Each line in the records below, from the one that contains "Vampire the masquerade" to the one that contains "حملة توعوية برأس", should be reproduced exactly, the first and last included.

Data shown:
◇ ◇ ◇ ◇ ◇
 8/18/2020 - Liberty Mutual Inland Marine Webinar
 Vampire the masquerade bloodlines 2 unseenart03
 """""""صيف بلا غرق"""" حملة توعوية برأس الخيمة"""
◇ ◇ ◇ ◇ ◇
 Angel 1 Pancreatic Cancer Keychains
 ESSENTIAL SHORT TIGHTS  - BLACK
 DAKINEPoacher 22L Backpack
◇ ◇ ◇ ◇ ◇
Result of the task:
 Vampire the masquerade bloodlines 2 unseenart03
 """""""صيف بلا غرق"""" حملة توعوية برأس الخيمة"""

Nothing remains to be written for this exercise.